I'm having problems with my own implementation of generic linked list. Assignment that I'm working on says that two subclasses NodeElementLong and NodeElementString must descend from base class NodeElement. In NodeElement there should be a virtual method Print which descendant classes override and implement in their own way. When I call Print method on element of type long, for instance, the Print method within NodeElementLong subclass must be called.

Here's the code:

class LinearCollection<T>
{
    NodeElement<T> head = null;

    public bool Add(T element)
    {
        if (head == null)
        {
            head = new NodeElement<T>(element);
        }
        else
        {
            NodeElement<T> current = head;
            while (current.nextNode != null)
            {
                current = current.nextNode;
            }
            current.nextNode = new NodeElement<T>(element);
        }
        return true;
    }

    public NodeElement<T> Get() 
    {
        NodeElement<T> head1 = head;
        head = head.nextNode;
        return head1;
    }

    public void Print()
    {
        for (NodeElement<T> element = head; element != null; element = element.nextNode)
        {
            element.Print();
        }
    }
}

class NodeElement<T>
{
    public T element;
    public NodeElement<T> nextNode = null;

    public NodeElement() { }

    public NodeElement(T element)
    {
        this.element = element;
    }

    public virtual void Print()
    {
        Console.WriteLine(element);
    }
}

class NodeElementLong : NodeElement<long>
{
    public override void Print()
    {
        Console.WriteLine("This is print long: " + element);
    }
}

class NodeElementString : NodeElement<string>
{
    public override void Print()
    {
        Console.WriteLine("This is print string: " + element);
    }
}

I'm just starting with C# programming and I'm not that familiar with generics, but my assignment insists on using them. When I call Print method, the virtual method is called, but I want the appropriate overridden Print method within subclass to be called. What is wrong that is invisible to me?

Thanks for your help, guys!

Cheers!

You're trying to mix two different kinds of polymorphism that do not mix well because they have opposing aims.

The point of "subclassing" aka "ad-hoc polymorphism" is to enable callers of class methods to call the same methods on similar objects and have different things happen because some of the classes changed the method behaviours in an ad-hoc manner .

The point of generics, aka "parametric polymorphism" is to enable construction of classes that do exactly the same thing regardless of the type of the data . That is, you want to make an AVL tree, and that AVL tree works exactly the same regardless of whether it is stuffed full of ints or strings.
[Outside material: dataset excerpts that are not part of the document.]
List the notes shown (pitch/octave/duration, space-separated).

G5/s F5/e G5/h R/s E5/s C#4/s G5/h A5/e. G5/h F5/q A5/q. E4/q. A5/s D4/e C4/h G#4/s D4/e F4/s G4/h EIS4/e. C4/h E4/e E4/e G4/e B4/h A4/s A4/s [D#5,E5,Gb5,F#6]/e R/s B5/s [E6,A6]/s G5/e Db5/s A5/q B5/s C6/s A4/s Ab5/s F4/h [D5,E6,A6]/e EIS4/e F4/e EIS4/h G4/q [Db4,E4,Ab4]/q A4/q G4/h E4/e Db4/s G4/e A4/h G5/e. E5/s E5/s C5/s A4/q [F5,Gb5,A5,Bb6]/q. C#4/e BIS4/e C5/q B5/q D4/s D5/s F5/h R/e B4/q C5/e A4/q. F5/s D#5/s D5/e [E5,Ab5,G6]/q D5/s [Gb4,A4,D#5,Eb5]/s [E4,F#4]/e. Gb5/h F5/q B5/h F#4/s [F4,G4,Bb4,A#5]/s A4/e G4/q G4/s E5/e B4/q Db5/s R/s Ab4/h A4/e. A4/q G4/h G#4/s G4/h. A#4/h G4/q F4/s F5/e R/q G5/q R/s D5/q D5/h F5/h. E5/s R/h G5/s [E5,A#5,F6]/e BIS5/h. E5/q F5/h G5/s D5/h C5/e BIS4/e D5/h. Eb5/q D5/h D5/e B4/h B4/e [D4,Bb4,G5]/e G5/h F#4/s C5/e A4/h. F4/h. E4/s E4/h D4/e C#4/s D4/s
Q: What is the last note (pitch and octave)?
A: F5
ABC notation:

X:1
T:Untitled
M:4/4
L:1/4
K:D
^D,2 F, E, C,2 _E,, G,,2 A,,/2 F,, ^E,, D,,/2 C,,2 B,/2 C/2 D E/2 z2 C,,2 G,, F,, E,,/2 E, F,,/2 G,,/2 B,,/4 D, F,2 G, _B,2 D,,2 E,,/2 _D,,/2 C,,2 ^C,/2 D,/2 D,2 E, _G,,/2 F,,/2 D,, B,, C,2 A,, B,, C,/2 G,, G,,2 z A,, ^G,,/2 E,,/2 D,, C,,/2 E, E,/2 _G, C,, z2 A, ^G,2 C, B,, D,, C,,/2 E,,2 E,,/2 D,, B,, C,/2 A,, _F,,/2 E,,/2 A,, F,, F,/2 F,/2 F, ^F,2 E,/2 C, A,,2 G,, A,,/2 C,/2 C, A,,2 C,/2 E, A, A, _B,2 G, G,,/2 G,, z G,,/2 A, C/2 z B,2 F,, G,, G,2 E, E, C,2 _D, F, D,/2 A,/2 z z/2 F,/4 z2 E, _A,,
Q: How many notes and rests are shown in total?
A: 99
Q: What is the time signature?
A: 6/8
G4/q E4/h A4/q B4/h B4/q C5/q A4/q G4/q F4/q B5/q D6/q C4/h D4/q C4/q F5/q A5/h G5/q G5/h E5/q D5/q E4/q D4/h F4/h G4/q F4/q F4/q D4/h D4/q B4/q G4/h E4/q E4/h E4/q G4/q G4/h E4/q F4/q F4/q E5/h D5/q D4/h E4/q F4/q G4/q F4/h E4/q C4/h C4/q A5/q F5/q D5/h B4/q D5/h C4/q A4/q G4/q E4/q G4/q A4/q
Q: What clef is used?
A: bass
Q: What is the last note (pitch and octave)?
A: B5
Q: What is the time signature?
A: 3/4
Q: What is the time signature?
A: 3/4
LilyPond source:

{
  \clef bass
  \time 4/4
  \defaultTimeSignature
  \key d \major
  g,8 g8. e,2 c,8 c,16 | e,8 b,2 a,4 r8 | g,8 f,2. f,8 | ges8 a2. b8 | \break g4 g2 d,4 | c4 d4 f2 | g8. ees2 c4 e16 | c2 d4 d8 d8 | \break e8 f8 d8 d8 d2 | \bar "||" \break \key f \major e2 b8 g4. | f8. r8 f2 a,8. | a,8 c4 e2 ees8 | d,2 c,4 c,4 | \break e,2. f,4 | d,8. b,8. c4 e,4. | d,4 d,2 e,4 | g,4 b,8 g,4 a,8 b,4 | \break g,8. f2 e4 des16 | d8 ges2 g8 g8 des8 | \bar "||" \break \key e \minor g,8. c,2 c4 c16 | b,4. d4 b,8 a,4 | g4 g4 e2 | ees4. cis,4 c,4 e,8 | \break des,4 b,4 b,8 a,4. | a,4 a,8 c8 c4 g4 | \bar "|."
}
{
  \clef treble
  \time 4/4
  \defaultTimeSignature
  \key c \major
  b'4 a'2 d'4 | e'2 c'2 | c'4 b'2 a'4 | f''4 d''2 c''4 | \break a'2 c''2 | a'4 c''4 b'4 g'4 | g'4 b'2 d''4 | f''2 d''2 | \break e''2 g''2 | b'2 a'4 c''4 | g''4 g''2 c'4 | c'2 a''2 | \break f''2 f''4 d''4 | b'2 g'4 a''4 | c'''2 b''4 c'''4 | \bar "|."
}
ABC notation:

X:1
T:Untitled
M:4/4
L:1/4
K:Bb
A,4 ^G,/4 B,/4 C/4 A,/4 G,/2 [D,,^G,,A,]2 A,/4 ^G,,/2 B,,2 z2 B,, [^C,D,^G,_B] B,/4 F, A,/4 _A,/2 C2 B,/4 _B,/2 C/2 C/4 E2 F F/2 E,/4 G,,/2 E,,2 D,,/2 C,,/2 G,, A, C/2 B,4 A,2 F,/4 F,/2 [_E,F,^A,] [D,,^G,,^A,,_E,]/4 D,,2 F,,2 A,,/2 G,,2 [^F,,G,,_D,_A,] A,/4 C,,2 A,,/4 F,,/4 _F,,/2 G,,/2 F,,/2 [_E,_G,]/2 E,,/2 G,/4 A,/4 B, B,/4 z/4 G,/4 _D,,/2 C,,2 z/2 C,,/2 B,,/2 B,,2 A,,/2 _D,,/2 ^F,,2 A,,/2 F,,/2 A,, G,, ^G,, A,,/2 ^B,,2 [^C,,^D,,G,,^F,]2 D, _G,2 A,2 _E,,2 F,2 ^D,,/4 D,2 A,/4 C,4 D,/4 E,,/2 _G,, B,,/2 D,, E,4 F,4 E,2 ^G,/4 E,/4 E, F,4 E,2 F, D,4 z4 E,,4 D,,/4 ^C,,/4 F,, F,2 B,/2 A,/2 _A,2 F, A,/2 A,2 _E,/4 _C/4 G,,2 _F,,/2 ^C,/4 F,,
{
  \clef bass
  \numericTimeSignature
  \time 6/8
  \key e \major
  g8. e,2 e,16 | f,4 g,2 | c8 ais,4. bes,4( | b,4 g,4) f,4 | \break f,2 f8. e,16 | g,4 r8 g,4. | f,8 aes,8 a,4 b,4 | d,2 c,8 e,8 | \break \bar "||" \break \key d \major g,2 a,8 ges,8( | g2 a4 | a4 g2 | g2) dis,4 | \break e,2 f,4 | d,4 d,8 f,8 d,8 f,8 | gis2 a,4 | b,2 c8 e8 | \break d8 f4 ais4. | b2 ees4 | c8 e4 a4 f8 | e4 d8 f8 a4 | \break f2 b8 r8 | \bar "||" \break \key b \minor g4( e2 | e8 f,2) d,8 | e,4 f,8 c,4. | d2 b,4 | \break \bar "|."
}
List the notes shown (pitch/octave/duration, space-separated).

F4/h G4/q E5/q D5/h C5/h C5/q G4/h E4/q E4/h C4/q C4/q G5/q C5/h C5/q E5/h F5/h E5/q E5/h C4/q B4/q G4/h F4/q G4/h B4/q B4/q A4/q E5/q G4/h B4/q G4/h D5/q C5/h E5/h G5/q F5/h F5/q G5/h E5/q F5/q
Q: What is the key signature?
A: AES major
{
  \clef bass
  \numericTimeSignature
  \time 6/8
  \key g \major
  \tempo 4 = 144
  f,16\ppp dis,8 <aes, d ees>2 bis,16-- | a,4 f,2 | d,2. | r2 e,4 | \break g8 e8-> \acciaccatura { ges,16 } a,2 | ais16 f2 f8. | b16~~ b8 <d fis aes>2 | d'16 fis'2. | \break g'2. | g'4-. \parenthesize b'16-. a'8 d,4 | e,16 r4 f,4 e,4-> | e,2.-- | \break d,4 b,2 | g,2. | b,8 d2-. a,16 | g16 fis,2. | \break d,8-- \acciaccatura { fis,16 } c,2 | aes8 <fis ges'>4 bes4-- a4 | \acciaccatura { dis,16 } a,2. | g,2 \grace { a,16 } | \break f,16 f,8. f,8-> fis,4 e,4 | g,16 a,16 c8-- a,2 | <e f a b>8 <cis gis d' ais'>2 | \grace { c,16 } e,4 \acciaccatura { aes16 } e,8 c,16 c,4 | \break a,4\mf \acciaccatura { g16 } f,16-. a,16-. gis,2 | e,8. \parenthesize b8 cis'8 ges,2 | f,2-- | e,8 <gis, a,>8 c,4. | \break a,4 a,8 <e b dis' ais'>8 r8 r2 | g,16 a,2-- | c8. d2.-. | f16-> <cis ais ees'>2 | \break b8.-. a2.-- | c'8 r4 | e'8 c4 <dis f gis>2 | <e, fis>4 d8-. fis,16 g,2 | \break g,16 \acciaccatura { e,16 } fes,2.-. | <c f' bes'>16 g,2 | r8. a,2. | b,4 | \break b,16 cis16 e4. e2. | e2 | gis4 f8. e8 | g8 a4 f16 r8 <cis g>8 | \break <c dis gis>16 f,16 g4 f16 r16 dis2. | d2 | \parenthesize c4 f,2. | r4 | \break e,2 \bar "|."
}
You're trying to hammer those two kinds of polymorphism into each other, and it's not working. If you want to specialize behaviour, use ad-hoc polymorphism. Don't use parametric polymorphism and expect to be able to specialize method behaviours in an ad-hoc manner -- the whole point of parametric polymorphism is that that does not happen. An AVL tree of Animals does not have different behaviour than an AVL tree of Giraffes , regardless of the fact that a Giraffe might have different behaviour than an Animal .

The reason it's not doing what you expect is that the NodeElement you're creating is actually of type NodeElement<long> (which is not the same as NodeElementLong). To make this work you'll need to pass in the actual element type as a second type parameter

class LinearCollection<T, NodeType> where NodeType : NodeElement<T>, new()
{
    public bool Add(T element)
    {
        if (head == null)
        {
            head = new NodeType();
            head.Value = element;
        }
        ...
    }
}

The whole thing about generic types is that you do not need specific implementations like this.

It seems to me like you did not grasp the concept of generics yet. Look for a good introduction to generics (search engine x will give you tons of those) and work through it carefully.